Page extract START
GERD may be due to immune reaction rather than acid burn.
Article Type: Report
Subject: Immune response (Health aspects)
Gastroesophageal reflux (Risk factors)
Gastroesophageal reflux (Diagnosis)
Gastroesophageal reflux (Care and treatment)
Heartburn (Risk factors)
Author: Kim Hunter
Pub Date: 12/22/2009
Publication: Name: Australian Journal of Medical Herbalism Publisher: National Herbalists Association of Australia Audience: Academic Format: Magazine/Journal Subject: Health Copyright: COPYRIGHT 2009 National Herbalists Association of Australia ISSN: 1033-8330
Issue: Date: Winter, 2009 Source Volume: 21 Source Issue: 4
Geographic: Geographic Scope: Australia Geographic Code: 8AUST Australia
Accession Number: 215249531
Full Text: Souza RF et al 2009. Gastroesophageal reflux might cause esophagitis through a cytokine-mediated mechanism rather than caustic acid injury. Gastroenterol 137:5;1776-84.

Gastroesophogeal reflux disease (GERD) is a relatively recent but growing condition characterised by symptoms such as heartburn and chest pain, with much research being produced in pursuit of treatment options. Until now the popular explanation has been that GERD develops as a direct result of acidic digestive juices burning the esophageal epithelial cells. However this study, using an animal model, refutes that assumption discovering that while caustic chemical injuries develop rapidly, esophagitis might not appear until weeks after the induction of reflux.

Instead they found that gastroesophageal reflux spurs the esophageal cells to release chemicals called cytokines which attract inflammatory cells to the esophagus. It is those inflammatory cells, drawn to the esophagus by cytokines that cause the esophageal damage that is characteristic of GERD.
Page extract END
Task requirements
List every subject heading that the article on GERD and immune reaction is filed under, including the qualifier in parentheses after each one.
Material shown START
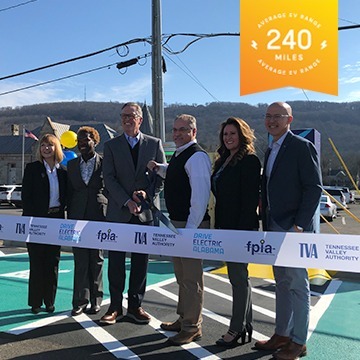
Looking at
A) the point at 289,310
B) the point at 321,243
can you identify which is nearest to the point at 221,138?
the point at 321,243

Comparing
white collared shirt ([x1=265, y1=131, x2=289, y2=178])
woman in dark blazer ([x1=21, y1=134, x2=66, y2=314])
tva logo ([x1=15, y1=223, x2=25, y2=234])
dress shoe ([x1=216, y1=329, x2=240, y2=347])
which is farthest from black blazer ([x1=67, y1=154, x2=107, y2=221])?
white collared shirt ([x1=265, y1=131, x2=289, y2=178])

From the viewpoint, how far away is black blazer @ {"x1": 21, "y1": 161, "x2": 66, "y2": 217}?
4359mm

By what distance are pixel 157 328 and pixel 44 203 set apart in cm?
183

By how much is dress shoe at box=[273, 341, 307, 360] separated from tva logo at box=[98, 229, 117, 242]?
1.78m

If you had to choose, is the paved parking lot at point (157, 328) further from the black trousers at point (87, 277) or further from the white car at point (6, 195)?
the white car at point (6, 195)

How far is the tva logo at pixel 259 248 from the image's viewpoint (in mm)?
3150

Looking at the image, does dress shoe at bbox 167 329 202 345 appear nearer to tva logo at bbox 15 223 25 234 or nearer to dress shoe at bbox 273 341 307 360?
dress shoe at bbox 273 341 307 360

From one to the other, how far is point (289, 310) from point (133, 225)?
160 centimetres

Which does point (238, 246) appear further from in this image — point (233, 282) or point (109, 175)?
point (109, 175)

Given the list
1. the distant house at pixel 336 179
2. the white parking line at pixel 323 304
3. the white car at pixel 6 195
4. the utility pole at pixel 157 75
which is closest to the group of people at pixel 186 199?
the white parking line at pixel 323 304

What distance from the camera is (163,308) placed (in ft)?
15.6

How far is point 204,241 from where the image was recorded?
11.0 feet

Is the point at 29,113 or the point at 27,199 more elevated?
the point at 29,113

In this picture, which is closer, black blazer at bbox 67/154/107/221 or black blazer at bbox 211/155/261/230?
black blazer at bbox 211/155/261/230
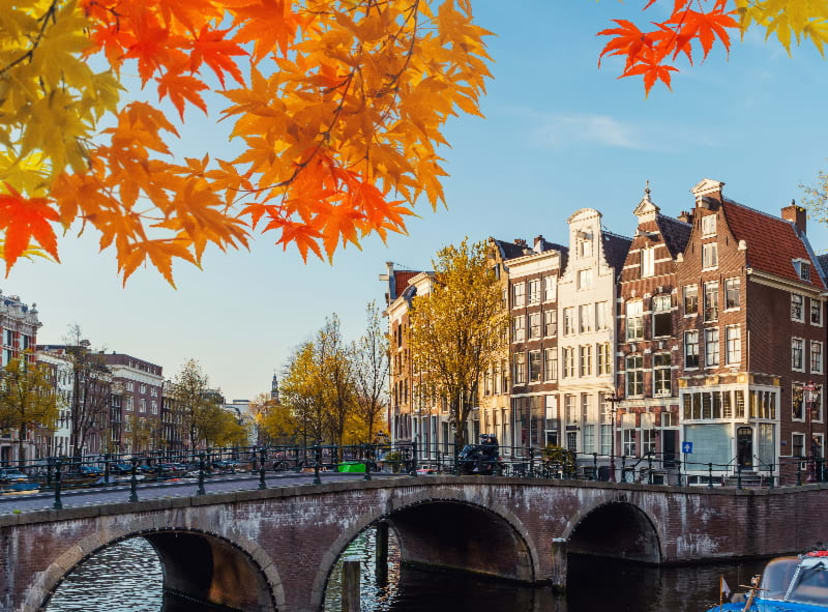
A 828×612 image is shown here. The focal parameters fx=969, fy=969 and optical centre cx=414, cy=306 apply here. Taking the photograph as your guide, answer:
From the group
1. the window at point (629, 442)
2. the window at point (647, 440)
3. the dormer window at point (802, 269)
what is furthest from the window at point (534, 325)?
the dormer window at point (802, 269)

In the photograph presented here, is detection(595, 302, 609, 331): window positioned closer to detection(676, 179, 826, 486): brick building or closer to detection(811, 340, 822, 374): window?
detection(676, 179, 826, 486): brick building

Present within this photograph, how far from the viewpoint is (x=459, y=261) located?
4184cm

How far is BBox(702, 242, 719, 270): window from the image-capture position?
42.4 metres

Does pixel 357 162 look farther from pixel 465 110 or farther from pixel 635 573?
pixel 635 573

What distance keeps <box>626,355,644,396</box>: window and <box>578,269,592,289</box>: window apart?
14.3 feet

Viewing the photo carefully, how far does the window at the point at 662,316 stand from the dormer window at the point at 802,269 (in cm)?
611

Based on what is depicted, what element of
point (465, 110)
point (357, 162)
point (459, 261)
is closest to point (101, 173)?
point (357, 162)

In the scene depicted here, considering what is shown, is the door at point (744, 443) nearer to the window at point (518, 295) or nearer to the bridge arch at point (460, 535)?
the bridge arch at point (460, 535)

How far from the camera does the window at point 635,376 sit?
1767 inches

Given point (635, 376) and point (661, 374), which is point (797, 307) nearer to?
point (661, 374)

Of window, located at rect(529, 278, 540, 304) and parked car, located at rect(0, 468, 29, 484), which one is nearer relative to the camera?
parked car, located at rect(0, 468, 29, 484)

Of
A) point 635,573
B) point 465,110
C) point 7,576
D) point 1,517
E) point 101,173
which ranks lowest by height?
point 635,573

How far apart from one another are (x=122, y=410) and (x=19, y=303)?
34556 millimetres

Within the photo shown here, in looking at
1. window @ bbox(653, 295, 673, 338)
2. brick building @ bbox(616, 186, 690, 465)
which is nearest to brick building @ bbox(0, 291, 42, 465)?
brick building @ bbox(616, 186, 690, 465)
Material shown END
Solution
- Immune response (Health aspects)
- Gastroesophageal reflux (Risk factors)
- Gastroesophageal reflux (Diagnosis)
- Gastroesophageal reflux (Care and treatment)
- Heartburn (Risk factors)